• Your objective:
Please restate every entry exactly. Leave out the pictures.

• Given entries:
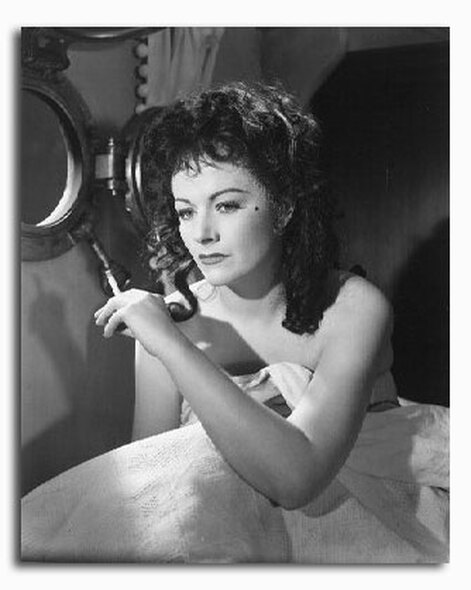 (SS2186470) Margaret Lockwood Movie Photo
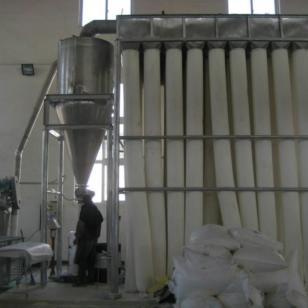 橡胶辅料-氧化锌图片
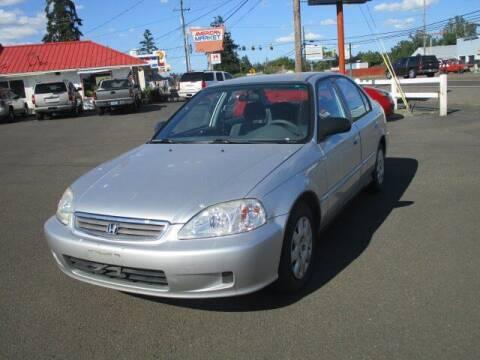 1999 Honda Civic for sale at Select Cars & Trucks Inc in Hubbard OR
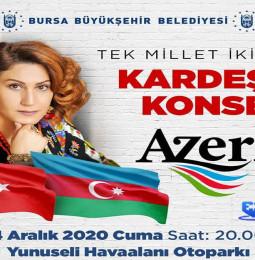 Azerin Bursa Kardeşlik Konseri – 04 Aralık 2020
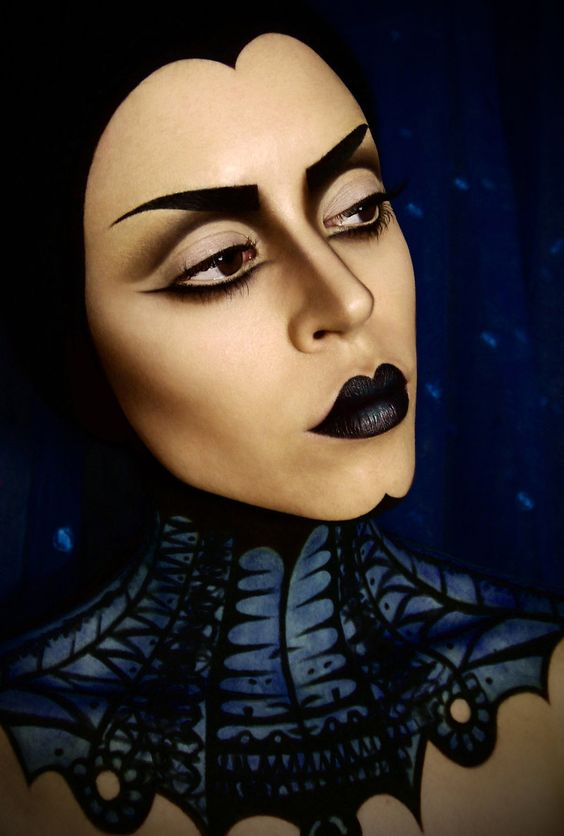 Dark Halloween Makeup Evil Queens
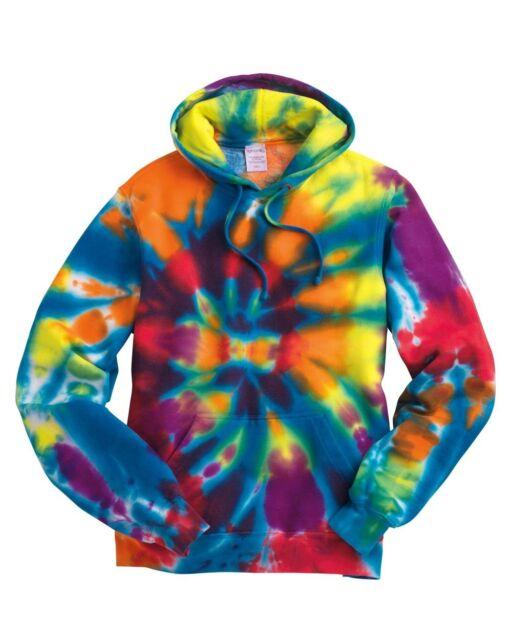 Tie Dye Rainbow SPIRAL Mens Size S-XL 2XL 3XL Hoodie Hooded Sweatshirt NEW Hoody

• Exercise result:
 (SS2186470) Margaret Lockwood Movie Photo
 橡胶辅料-氧化锌图片
 1999 Honda Civic for sale at Select Cars & Trucks Inc in Hubbard OR
 Azerin Bursa Kardeşlik Konseri – 04 Aralık 2020
 Dark Halloween Makeup Evil Queens
 Tie Dye Rainbow SPIRAL Mens Size S-XL 2XL 3XL Hoodie Hooded Sweatshirt NEW Hoody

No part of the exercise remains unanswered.